— start of Selected excerpt —

Welcome to our latest employment law update for social housing and care homes. The past few months have seen the launch of the EU settled status scheme amid continued uncertainty over Brexit, and the publication of the latest round of gender pay gap reports by larger employers. Non-disclosure agreements (NDAs) also remain in the spotlight, and we review the key considerations when entering into such agreements below. Finally, there have also been a number of significant decisions from the courts which will be of interest to employers in the social housing and care homes sectors.

Settled status

In our February update, we covered the settled status scheme, under which EU nationals and their families will need to apply if they wish to remain in the UK post Brexit. The scheme has now opened and will remain open until 30 June 2021 (or 31 December 2020 in the event of a no deal Brexit).  Capsticks is continuing to run its Brexit/settled status briefing sessions for organisations who wish to provide information/support to their EU staff. The cost of a session is £250 plus VAT or it reduces to £200 plus VAT if we run multiple sessions for your organisation.

Settlement agreements and NDAs

Confidentiality or non-disclosure agreements are commonly included in a settlement agreement, where employers will often expect employees to sign up to a confidentiality undertaking when agreeing terms to end a workplace relationship. Under the whistleblowing legislation, it has long been the case that such clauses will not prevent an individual from making a protected disclosure, for example about a breach in the law. However, NDAs are increasingly under the spotlight, as a result of the high profile #MeToo campaign, for example. Concern has been expressed that they are too frequently used to prevent disclosure of misconduct, particularly in cases of sexual harassment.

Whilst NDAs remain lawful, and employers will wish to rely on them order to protect confidential information or against reputational damage, best practice is that they should not be routinely used in settlement agreements, and each case should be considered to determine whether a confidentiality provision should be included and, if so, what the scope of those provisions should be.

Care should be taken in particular to avoid recycling old agreements or relying on out of date template agreements to ensure the NDA/confidentiality wording is appropriate.  Capsticks can prepare settlement agreements bespoke to your requirements on a costs effective basis and we have ensured our confidentiality provisions, where applicable, are worded appropriately. 

Gender pay gap reporting and positive action

April 2019 saw the publication deadline for the second round of annual gender pay gap reports. Whilst some progress has been made towards reducing the gender pay gap, it is clear that many employers, including in the social housing and care homes sectors, have some way to go in order to address the issue of pay inequality within their organisations. There are various tools at an employer’s disposal to tackle gender equality. One of these is positive action, which is permitted  in certain circumstances, including in a recruitment context where candidates are as qualified as each other, the employer does not have a policy of treating people with a protected characteristic more favourably, and taking action is a proportionate means of achieving a legitimate aim (section 159 Equality Act 2010).

In Chief Constable of Cheshire v Furlong, the Employment Tribunal found that the employer’s policy of using a “pass/fail” assessment method, under which all candidates who passed the exercise were deemed to be “as qualified as” the others, was discriminatory. Mr Furlong, a white heterosexual male, was held to have been discriminated against on grounds of sex, race and sexual orientation, because in fact he was better qualified than some of the other candidates who were also given a pass mark.

— end of Selected excerpt —

> _Given task 1_:
Answer these questions from the employment law update:
(a) Apart from a no deal Brexit, until what date will the settled status scheme stay open?
(b) When was the publication deadline for the second round of annual gender pay gap reports?
(c) What assessment method did the employer's policy use in Chief Constable of Cheshire v Furlong?
The employment law update and the listing that follows it come from separate, unrelated sources.

— start of Provided records —

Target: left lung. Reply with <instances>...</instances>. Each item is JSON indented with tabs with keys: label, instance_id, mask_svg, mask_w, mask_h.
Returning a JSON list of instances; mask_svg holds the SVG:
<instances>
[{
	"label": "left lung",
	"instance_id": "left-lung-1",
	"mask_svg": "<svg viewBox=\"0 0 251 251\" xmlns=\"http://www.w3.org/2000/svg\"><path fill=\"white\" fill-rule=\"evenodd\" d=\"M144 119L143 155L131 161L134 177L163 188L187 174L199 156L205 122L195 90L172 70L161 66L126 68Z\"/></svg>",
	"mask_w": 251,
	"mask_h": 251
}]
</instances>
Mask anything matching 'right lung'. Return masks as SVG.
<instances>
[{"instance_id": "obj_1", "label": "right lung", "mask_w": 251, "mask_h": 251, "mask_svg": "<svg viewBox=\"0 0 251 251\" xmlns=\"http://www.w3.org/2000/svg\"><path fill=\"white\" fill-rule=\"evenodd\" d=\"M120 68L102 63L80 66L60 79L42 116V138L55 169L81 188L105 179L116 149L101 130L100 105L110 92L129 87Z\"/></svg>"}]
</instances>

— end of Provided records —

> _Given task 2_: Pick out every line of the listing that contains the string "right". Case counts.

> _Full response 1_:
(a) 30 June 2021
(b) April 2019
(c) A "pass/fail" assessment method

> _Full response 2_:
Mask anything matching 'right lung'. Return masks as SVG.
[{"instance_id": "obj_1", "label": "right lung", "mask_w": 251, "mask_h": 251, "mask_svg": "<svg viewBox=\"0 0 251 251\" xmlns=\"http://www.w3.org/2000/svg\"><path fill=\"white\" fill-rule=\"evenodd\" d=\"M120 68L102 63L80 66L60 79L42 116V138L55 169L81 188L105 179L116 149L101 130L100 105L110 92L129 87Z\"/></svg>"}]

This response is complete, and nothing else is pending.